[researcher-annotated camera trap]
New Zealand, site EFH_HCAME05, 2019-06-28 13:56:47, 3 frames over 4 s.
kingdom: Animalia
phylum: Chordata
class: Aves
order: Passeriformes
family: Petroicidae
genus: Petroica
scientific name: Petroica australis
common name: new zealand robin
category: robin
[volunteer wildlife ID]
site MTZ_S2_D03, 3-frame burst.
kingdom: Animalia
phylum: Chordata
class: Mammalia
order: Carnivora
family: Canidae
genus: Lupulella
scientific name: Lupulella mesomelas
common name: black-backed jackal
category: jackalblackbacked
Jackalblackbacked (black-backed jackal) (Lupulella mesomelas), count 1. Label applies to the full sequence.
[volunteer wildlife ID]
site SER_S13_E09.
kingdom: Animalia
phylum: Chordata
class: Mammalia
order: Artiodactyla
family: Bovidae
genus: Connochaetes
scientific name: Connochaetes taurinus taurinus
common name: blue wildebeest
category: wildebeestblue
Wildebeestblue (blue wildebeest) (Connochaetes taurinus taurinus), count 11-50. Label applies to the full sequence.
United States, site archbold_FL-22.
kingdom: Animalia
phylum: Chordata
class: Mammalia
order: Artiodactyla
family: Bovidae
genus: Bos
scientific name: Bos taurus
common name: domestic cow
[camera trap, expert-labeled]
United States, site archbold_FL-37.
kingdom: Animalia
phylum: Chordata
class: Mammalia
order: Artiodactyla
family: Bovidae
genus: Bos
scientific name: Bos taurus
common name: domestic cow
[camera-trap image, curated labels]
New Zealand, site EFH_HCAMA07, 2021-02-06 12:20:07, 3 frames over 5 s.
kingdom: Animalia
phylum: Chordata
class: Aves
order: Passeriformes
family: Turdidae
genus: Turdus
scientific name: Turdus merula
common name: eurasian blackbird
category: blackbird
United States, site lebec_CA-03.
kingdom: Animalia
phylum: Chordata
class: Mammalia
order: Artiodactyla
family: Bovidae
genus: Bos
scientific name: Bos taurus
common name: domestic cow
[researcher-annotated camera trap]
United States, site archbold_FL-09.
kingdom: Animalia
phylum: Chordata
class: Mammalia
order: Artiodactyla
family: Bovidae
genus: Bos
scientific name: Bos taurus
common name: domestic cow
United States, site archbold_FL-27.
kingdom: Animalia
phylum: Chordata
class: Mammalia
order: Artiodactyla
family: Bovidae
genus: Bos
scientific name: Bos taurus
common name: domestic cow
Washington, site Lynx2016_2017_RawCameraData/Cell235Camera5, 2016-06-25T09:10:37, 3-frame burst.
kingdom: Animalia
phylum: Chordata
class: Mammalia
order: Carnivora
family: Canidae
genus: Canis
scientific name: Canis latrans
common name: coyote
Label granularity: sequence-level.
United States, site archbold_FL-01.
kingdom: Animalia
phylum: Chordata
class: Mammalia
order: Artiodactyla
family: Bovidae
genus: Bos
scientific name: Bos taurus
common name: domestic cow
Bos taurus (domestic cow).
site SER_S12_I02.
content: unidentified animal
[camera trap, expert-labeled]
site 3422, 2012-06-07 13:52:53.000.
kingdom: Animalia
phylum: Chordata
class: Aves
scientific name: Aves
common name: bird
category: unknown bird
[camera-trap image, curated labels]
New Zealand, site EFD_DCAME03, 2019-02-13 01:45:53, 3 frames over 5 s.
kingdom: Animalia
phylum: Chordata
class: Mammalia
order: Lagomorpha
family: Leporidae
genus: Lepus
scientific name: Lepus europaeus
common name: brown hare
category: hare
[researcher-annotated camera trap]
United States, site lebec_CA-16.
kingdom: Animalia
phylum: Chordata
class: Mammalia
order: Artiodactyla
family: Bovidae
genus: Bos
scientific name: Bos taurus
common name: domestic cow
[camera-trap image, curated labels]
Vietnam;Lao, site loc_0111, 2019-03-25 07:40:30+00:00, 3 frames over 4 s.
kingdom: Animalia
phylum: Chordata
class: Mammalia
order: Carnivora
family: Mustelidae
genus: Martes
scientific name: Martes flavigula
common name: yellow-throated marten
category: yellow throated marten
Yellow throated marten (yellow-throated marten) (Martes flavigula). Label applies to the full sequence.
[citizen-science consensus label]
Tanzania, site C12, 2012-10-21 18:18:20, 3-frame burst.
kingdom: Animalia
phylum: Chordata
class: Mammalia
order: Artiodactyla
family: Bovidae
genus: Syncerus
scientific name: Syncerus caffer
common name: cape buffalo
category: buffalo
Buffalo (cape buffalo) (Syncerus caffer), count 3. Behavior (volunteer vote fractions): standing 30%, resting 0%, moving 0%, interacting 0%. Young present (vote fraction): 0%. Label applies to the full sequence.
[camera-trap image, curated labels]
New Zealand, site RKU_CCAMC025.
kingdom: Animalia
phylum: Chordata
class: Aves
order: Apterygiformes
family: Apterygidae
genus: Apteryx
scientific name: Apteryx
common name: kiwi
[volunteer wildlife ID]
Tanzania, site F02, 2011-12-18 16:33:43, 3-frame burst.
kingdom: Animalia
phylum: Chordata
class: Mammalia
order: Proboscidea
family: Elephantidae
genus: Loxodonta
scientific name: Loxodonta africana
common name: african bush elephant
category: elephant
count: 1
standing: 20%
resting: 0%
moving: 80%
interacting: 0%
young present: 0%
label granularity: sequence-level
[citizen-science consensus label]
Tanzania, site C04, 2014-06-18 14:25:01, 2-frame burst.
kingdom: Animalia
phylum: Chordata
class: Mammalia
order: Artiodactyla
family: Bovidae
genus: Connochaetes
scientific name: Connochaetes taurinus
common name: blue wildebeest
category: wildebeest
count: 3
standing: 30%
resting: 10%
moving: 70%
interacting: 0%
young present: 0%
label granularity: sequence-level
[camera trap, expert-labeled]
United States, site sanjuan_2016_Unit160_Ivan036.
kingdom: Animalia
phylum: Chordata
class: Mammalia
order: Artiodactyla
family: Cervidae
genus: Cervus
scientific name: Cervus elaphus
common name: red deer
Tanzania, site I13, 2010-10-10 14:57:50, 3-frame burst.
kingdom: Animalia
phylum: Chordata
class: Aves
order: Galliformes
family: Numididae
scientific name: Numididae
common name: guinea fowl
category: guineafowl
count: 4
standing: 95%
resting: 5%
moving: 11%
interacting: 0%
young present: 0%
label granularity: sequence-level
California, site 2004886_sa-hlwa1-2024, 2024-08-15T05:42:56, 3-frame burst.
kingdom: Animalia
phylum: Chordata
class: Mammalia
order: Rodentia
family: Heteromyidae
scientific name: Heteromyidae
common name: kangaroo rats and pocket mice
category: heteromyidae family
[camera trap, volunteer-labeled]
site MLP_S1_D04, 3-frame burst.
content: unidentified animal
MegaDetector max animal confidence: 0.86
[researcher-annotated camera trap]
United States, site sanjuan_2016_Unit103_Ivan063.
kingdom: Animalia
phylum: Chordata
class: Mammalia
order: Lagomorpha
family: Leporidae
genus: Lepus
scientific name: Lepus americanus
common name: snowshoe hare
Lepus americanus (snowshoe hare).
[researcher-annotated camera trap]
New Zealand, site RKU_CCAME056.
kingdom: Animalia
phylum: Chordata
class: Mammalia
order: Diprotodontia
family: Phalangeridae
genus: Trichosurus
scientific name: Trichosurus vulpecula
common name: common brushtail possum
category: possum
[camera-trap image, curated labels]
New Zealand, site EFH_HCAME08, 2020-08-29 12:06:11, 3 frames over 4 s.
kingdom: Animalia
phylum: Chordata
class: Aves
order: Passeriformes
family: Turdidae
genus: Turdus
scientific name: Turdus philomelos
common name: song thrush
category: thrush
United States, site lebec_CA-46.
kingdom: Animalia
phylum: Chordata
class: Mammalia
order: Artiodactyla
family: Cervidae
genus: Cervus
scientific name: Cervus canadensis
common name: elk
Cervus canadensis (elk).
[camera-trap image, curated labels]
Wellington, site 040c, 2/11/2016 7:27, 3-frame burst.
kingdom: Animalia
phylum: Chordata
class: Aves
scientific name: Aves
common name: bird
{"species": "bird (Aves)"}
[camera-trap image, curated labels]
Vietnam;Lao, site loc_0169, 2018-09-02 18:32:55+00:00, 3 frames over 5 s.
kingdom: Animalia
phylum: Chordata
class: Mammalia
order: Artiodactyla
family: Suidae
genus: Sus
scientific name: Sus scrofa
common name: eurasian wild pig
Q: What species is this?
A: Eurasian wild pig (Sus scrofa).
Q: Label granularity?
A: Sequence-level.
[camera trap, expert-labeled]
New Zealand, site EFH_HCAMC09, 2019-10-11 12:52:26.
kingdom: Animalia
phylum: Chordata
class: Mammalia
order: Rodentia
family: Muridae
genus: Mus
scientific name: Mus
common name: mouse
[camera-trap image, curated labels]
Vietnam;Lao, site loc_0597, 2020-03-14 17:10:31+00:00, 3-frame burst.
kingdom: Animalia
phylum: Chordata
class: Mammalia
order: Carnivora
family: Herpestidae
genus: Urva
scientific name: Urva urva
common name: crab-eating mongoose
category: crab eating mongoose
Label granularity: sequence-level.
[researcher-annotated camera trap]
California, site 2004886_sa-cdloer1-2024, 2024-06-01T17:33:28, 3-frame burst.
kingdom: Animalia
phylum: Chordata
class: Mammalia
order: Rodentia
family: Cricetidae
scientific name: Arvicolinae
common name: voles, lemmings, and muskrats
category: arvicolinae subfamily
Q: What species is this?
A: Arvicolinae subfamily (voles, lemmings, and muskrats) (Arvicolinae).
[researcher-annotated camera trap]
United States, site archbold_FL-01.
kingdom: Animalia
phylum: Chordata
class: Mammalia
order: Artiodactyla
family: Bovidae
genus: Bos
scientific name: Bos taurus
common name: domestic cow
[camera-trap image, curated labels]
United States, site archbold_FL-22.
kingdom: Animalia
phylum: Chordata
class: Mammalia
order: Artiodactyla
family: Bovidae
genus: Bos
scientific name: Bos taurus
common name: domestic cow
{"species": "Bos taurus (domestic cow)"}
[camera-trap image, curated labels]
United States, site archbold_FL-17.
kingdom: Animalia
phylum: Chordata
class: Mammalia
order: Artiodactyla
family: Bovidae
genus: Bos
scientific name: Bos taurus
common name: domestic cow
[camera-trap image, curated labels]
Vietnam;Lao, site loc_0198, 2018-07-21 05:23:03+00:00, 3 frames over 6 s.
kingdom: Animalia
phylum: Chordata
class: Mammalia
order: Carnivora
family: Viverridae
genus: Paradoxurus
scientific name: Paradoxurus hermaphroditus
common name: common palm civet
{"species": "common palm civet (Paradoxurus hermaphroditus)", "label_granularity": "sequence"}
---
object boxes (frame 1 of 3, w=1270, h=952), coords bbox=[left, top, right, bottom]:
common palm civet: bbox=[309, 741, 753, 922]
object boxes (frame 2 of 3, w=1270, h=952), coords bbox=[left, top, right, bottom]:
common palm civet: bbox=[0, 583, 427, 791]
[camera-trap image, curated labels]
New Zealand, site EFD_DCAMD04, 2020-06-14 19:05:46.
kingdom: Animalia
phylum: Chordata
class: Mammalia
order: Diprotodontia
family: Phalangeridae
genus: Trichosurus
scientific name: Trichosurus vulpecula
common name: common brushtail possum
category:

- Required action -
What lines in the material above contain the word "Vietnam"? Copy them out.

- Written response -
Vietnam;Lao, site loc_0111, 2019-03-25 07:40:30+00:00, 3 frames over 4 s.
Vietnam;Lao, site loc_0169, 2018-09-02 18:32:55+00:00, 3 frames over 5 s.
Vietnam;Lao, site loc_0597, 2020-03-14 17:10:31+00:00, 3-frame burst.
Vietnam;Lao, site loc_0198, 2018-07-21 05:23:03+00:00, 3 frames over 6 s.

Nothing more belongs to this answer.